O recurso "exagerado" às medidas provisórias não é uma exclusividade do governo de Luiz Inácio Lula da Silva. Seus antecessores também as empregaram fartamente. A diferença está na gigantesca base de apoio com 11 partidos montada pelo governo para o segundo mandato de Lula, que tem deixado o governo numa posição confortável a ponto de o Ministério da Fazenda retirar da pauta, na semana passada, o projeto que aumenta os repasses do Fundo de Participação dos Municípios (FPM), uma promessa feita por Lula aos prefeitos do país em reunião em Brasília. A oposição não conseguiu reunir nem 180 votos para assegurar a votação, apesar das reclamações inclusive dos governistas com a quebra do acordo.

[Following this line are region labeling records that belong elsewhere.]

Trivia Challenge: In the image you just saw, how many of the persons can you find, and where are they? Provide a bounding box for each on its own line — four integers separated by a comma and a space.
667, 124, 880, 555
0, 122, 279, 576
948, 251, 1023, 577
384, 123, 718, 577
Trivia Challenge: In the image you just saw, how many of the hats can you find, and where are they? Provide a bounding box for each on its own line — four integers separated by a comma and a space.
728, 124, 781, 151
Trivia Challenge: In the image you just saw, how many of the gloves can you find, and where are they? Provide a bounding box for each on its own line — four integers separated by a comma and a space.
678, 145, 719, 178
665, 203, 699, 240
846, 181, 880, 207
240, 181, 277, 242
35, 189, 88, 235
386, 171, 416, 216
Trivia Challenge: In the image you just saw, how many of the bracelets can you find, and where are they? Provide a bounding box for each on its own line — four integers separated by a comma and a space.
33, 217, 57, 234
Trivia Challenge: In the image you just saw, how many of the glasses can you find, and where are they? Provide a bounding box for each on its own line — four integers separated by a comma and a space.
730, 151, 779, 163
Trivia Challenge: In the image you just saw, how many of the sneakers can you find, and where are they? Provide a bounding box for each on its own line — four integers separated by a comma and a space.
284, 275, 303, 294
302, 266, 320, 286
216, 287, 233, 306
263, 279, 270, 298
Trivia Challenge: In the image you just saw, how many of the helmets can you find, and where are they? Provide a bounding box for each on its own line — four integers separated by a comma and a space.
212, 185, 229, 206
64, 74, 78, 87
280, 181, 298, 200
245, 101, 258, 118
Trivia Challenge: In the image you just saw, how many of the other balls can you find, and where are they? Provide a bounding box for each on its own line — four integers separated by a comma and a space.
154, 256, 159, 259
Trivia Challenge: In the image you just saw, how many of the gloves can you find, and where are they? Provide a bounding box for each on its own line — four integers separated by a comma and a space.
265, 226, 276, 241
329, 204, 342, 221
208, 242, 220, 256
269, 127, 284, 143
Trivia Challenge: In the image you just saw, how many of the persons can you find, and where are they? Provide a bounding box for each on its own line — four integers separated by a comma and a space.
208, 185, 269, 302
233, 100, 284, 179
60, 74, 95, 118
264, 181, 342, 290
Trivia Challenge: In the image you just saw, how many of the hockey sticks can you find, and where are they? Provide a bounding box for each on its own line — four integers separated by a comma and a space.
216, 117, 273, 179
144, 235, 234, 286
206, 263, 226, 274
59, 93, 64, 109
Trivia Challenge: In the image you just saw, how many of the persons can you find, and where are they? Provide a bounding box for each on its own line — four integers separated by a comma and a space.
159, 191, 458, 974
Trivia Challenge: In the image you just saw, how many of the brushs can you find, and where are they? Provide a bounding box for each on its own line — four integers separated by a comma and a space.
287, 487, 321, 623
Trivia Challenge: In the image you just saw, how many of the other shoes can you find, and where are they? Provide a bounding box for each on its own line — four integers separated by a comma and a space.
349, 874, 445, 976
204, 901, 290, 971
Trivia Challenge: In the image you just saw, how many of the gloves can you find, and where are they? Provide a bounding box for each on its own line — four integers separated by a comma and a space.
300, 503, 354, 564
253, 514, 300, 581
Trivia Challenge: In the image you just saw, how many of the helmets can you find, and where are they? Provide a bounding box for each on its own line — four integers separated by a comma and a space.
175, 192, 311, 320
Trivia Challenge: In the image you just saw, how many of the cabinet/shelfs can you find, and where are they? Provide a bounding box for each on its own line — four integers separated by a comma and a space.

Em negociação com o governo para a ocupação dos cargos do segundo escalão, os partidos têm demonstrado pouca disposição para duelar com o Planalto. Pelo menos por enquanto. O presidente do PMDB, Michel Temer (SP), por exemplo, é autor de um projeto pelo qual o Congresso Nacional deve votar as MPs num prazo máximo de sete dias após sua edição. Com o partido agora na base governista, justifica o uso feito por Lula: "É um mecanismo muito eficiente, na verdade é como se fosse quase um projeto de lei, pois as MPs sempre são alteradas no Congresso". O líder do partido na Câmara, Henrique Eduardo Alves (RN), diz que a Câmara apenas deu "prioridade ao PAC, que tem prazos e objetivos a serem alcançados. A partir de agora, o Congresso faz sua própria pauta". Isso, é claro, depois que as MPs que já estão trancando a pauta na Câmara e no Senado foram votadas. Assim como outras em gestação no Palácio do Planalto, como a que cria a nova Secretaria dos Portos Marítimos a partir de uma costela do Ministério dos Transportes.